Errata

Data Mesh

The errata list is a list of errors and their corrections that were found after the product was released.

The following errata were submitted by our customers and have not yet been approved or disproved by the author or editor. They solely represent the opinion of the customer.

Color Key: Serious technical mistake Minor technical mistake Language or formatting error Typo Question Note Update

Version Location Description Submitted by Date submitted
Printed Page xxxvii
5th paragraph

The objectives of data mash -> The objectives of data mesh

Simon Harrer  Aug 01, 2022 
PDF Page xxxix
8

Change “organizational seams” to organizational teams

From:
“… Naturally, governance needed to follow these organizational seams too.”

To:
“… Naturally, governance needed to follow these organizational teams too.”

Jeniffen Chandrabalan  Jan 27, 2023 
PDF Page 30
3rd para

What I'm not able to understand is - What is the motivation for Data Product Owner to build a product?
The amount of work involved is so much, why should he/she spend their time and effort to build a product for consumers?

In Data Lake, as a corporate citizen, they were pushing the data to the lake and what we did with it was no longer their botheration. Now the pain is brought to their door step, why should they take this extra pain? They have day jobs, I don't think they'll be interested or excited to take over this additional responsibility.

Solution, at least, my opinion:If we have a pod team structure as extension of the Federated Governance group, then the main task of that Governance team will be able to push these SMEs, who will be part of his/her team to build and maintain the product. This will ensure the efficacy and relevance of the product and implementation of standards within the product in a consistent manner.

SREERAMA DHARMAPURI  Dec 13, 2023 
PDF Page 31
3rd para

Dear Sir/Madam:


I've a question for Ms. Dehghani on the following sentence, while I agree with the statement, it pops a question - why should Operational teams take on additional responsibility of maintaining these data products and what are they going to gain out of it?
"Operational teams still perceive their data as a byproduct of running the business, leaving it to someone else, e.g., the data team, to pick it up and recycle it into products." on Page 31
There is a reason for this perception, because it is the truth - Data is a byproduct or end product of operational team's core activity and has only two purposes - record and validate. It is useful in testing whether the algorithm is working fine or not, build use cases and for security, legal and compliance purposes ONLY. For operational teams, data doesn't have any more attraction than the last ride a kid rides in a theme park. Its done and over, its registered in his/her system. That is why we have plethora of archival systems - to prove that once data is generated, we are done with it - most of the time - and it can go to hell (cold storage).

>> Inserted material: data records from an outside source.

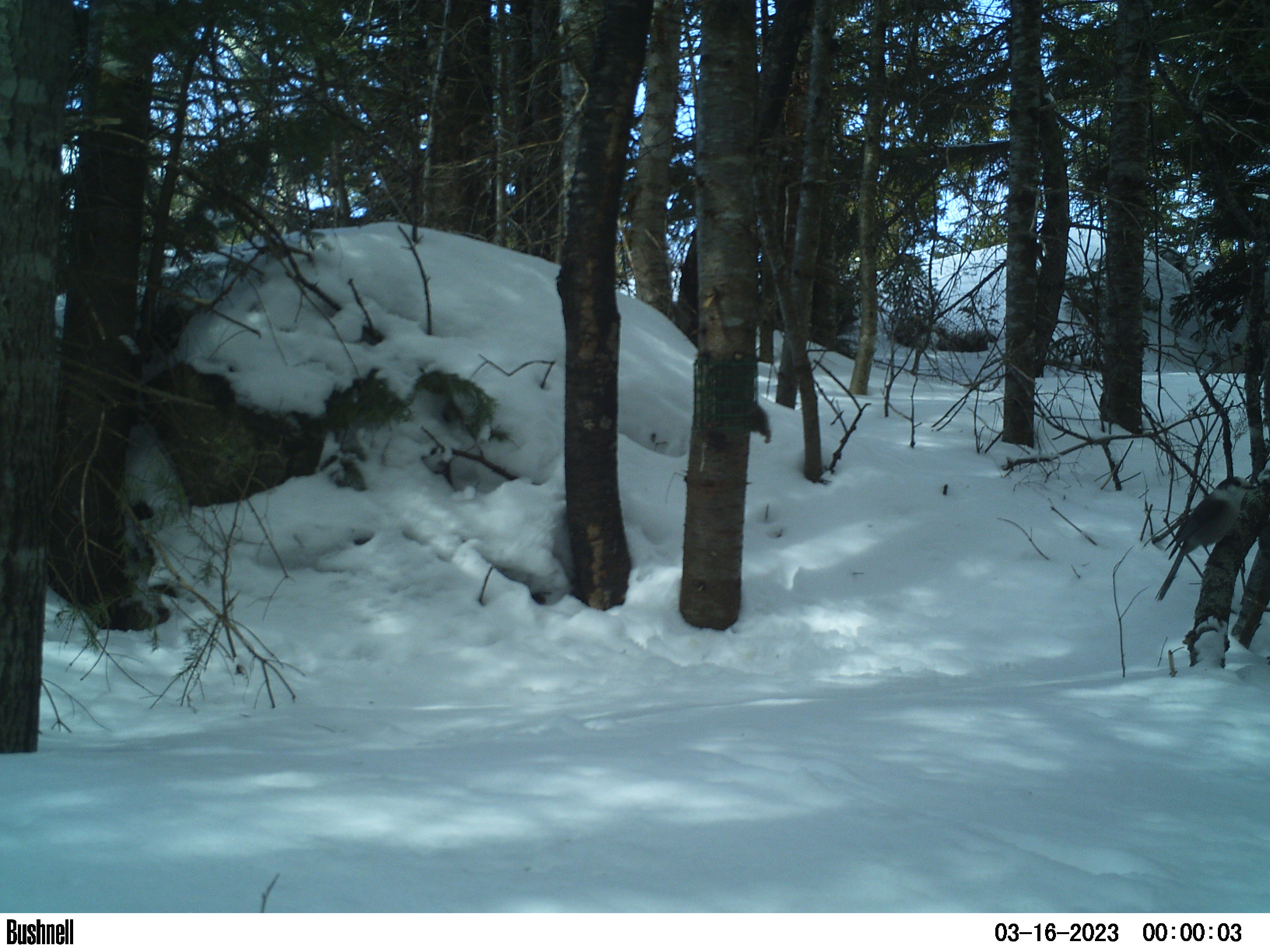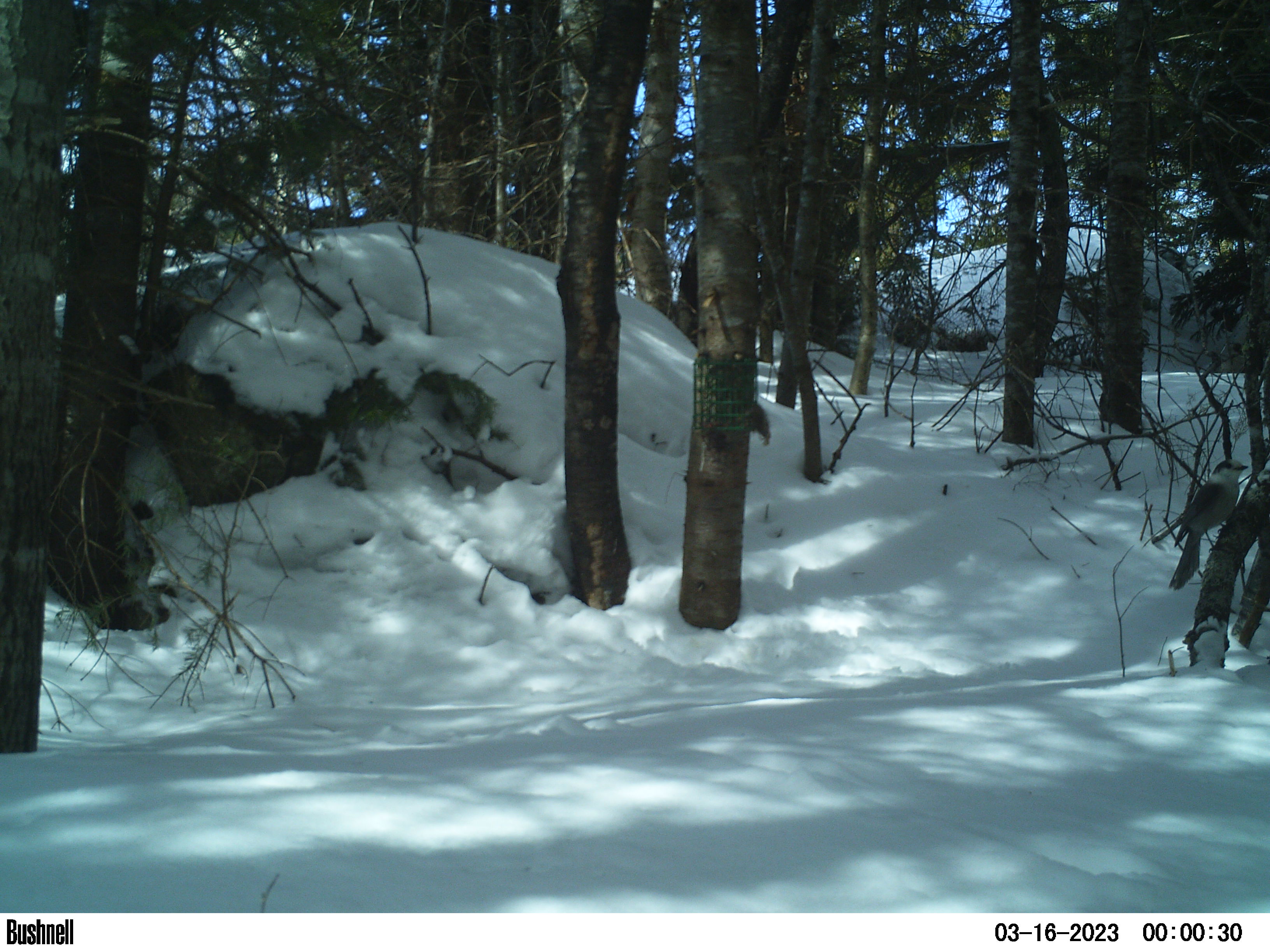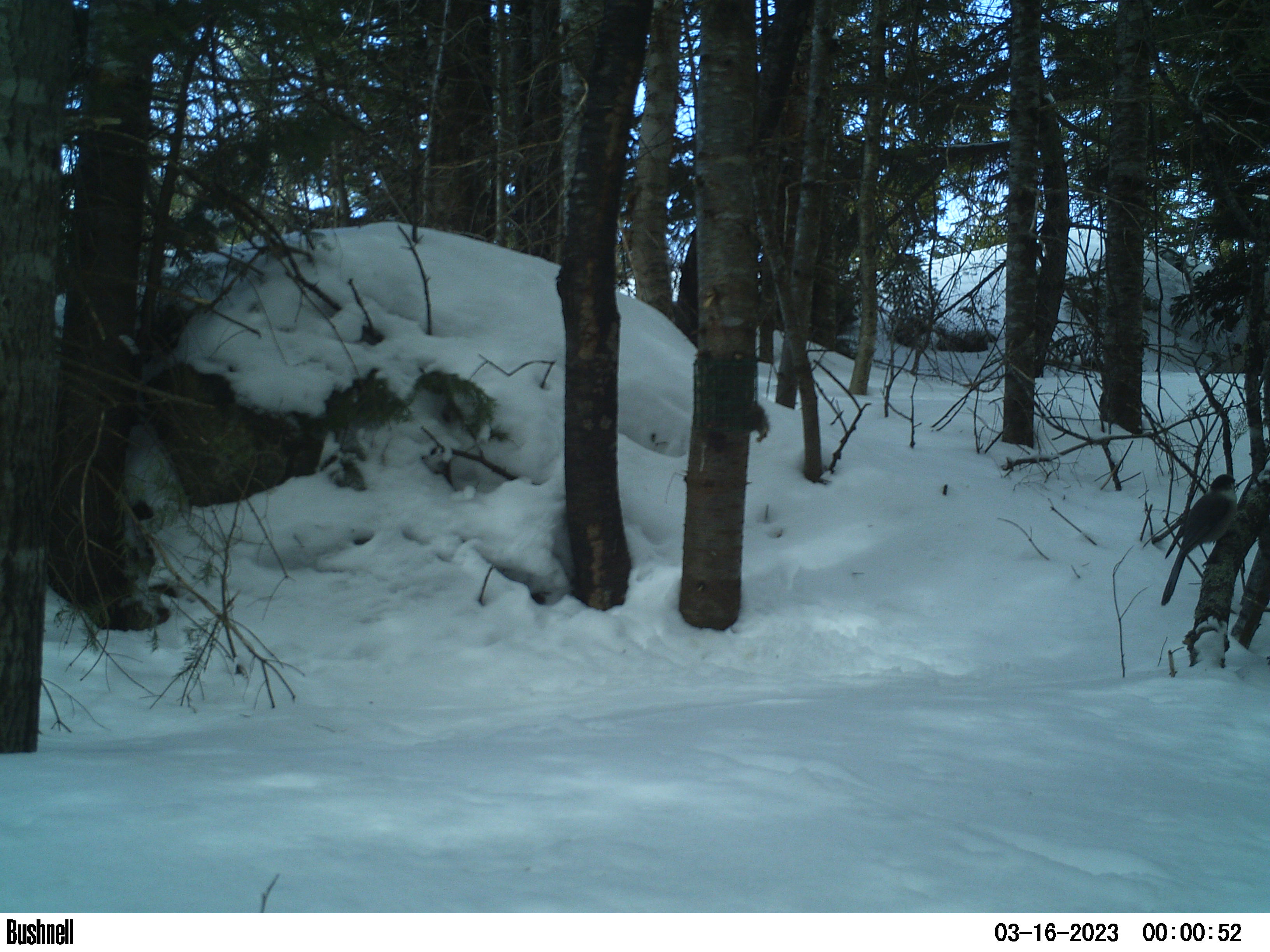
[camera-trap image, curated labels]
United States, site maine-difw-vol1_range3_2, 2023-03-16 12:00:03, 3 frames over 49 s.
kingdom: Animalia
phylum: Chordata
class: Aves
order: Passeriformes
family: Corvidae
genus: Perisoreus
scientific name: Perisoreus canadensis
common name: canada jay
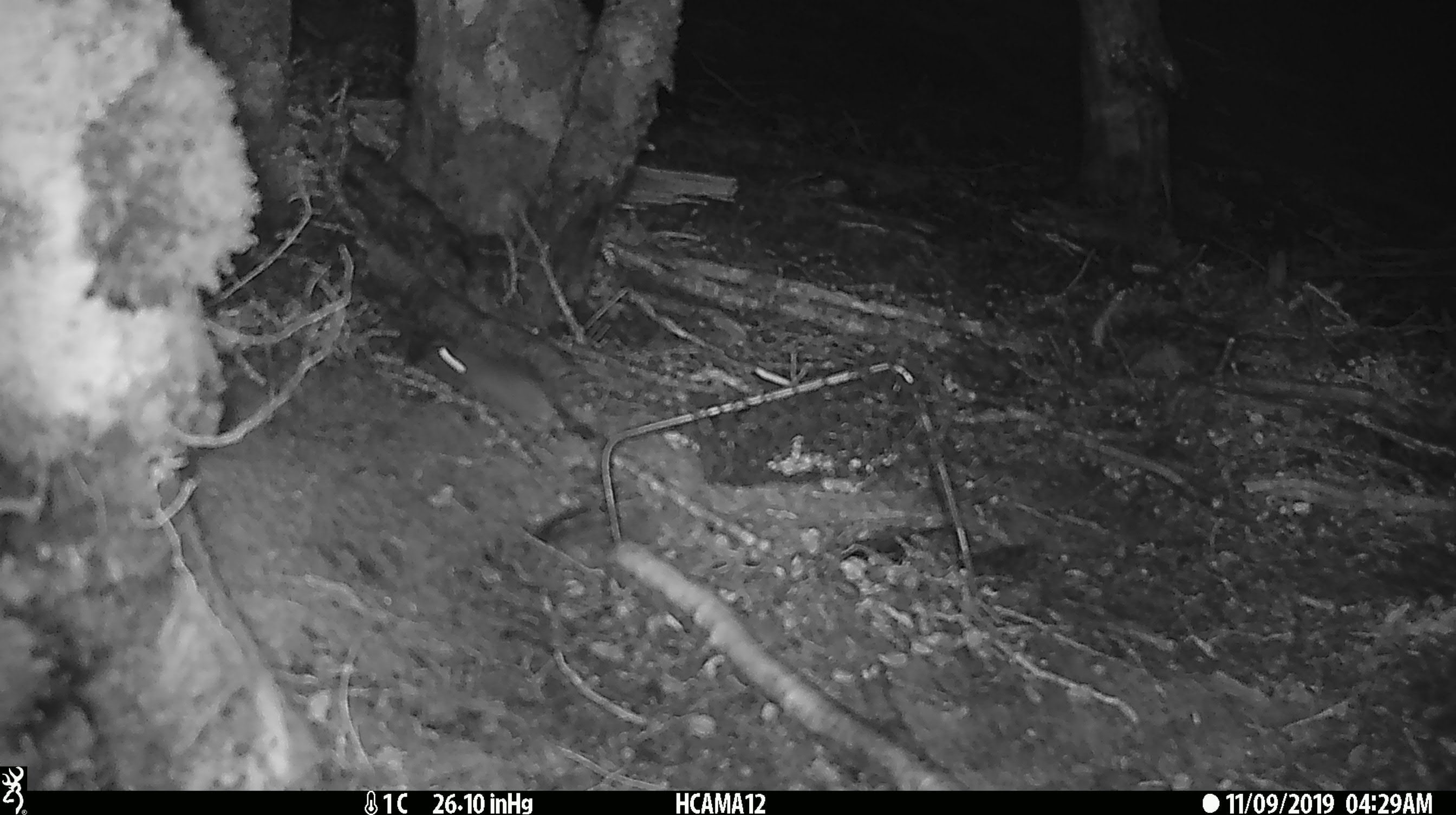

When we ask them to maintain it, that is extra effort and what are they getting out of it? A good corporate citizenry badge? It's too much effort for too little reward. Data has to be in raw format and left untouched and untransformed to be in pristine form so that any known or unknown use cases pop up in future, then transformations can be applied according to the will and wish of the requestor in Self-service platform.

Please let me know what you think of this argument?

SREERAMA DHARMAPURI  Dec 18, 2023 
PDF Page 61
4th para

"Without such a standard, we fall back to a single monolithic (but well-integrated) solution that constrains access to data to a single hosting environment. We fail to share and observe data across environments."
IMO, this argument is faulty and doesn't scale because, establishing a common language like Universal Semantic Layer is going to be a failure and hence the parable of Tower of Babel.

New systems/requirements come up and you can't stop them. We need to keep updating and playing catch up. Instead, what is the unchanging part of this whole setup -it's the data, that happened at a point in time- Data is not stateful, we interpret data as though it includes transaction/transformation also and that is where the problem lies. Data is Data - It is 7:30 PM now - thats it, it is frozen in time and Stateless. When you work at this level and provide complete freedom to any user(s) to transform data the way they want it and create a multiple Data Lakes - it is analogous in evolution from SOA to Microservices - which is more aligned to Data Mesh in spirit that building a centralized architecture. Microservices came from SOA - in the same manner - Data Mesh should be nothing but Micro Datalakes. If you really want to mimic Service Mesh, then
SOA - Centralized Data Lake
Microservices - Micro DataLakes - combination of Pods, there can be 1-to-1 mapping of pods to Microservices also.
Containers - Data as Product
Pods - Combination of Data Products that bring about an insight for a user/consumer.
Orchestrator (Kubernetes)- Self-Serve Platform


Pls. let me know what you think of it.

SREERAMA DHARMAPURI  Dec 21, 2023 
Printed Page 310
1st paragraph

"DataBold Textbalancing local sharing..."

invalid occurrence of "Bold Text" in sentence.

Jochen Christ  Aug 10, 2022 
Printed Page 327
2nd Paragraph

"In short, many different responsibilities that require data specialization fall under the CDOA’s functional organization."

must be ...CDAO’s...

Jochen Christ  Aug 12, 2022